Assigned task:
Find the lines of the material below that include the string "this", then copy each one.

Input material:
════════

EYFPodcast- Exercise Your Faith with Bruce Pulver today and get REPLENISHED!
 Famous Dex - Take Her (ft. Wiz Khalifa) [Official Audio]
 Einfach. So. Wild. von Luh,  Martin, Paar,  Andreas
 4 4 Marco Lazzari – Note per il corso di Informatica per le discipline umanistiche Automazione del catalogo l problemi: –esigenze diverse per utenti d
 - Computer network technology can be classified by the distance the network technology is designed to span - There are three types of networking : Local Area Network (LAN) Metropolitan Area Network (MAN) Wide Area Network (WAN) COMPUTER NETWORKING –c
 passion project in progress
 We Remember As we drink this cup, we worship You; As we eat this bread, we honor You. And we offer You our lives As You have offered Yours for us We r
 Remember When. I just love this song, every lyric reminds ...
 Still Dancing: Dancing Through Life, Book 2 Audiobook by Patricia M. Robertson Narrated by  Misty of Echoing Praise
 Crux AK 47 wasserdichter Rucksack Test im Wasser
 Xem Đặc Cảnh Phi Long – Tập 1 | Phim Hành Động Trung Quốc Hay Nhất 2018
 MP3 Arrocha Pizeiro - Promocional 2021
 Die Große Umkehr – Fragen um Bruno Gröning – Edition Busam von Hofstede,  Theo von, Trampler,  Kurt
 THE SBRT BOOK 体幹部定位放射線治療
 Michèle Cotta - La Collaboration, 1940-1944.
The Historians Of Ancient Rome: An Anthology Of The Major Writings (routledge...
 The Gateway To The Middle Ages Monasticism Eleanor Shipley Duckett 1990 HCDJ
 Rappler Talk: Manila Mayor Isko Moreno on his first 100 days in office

════════

Response to the task:
 We Remember As we drink this cup, we worship You; As we eat this bread, we honor You. And we offer You our lives As You have offered Yours for us We r
 Remember When. I just love this song, every lyric reminds ...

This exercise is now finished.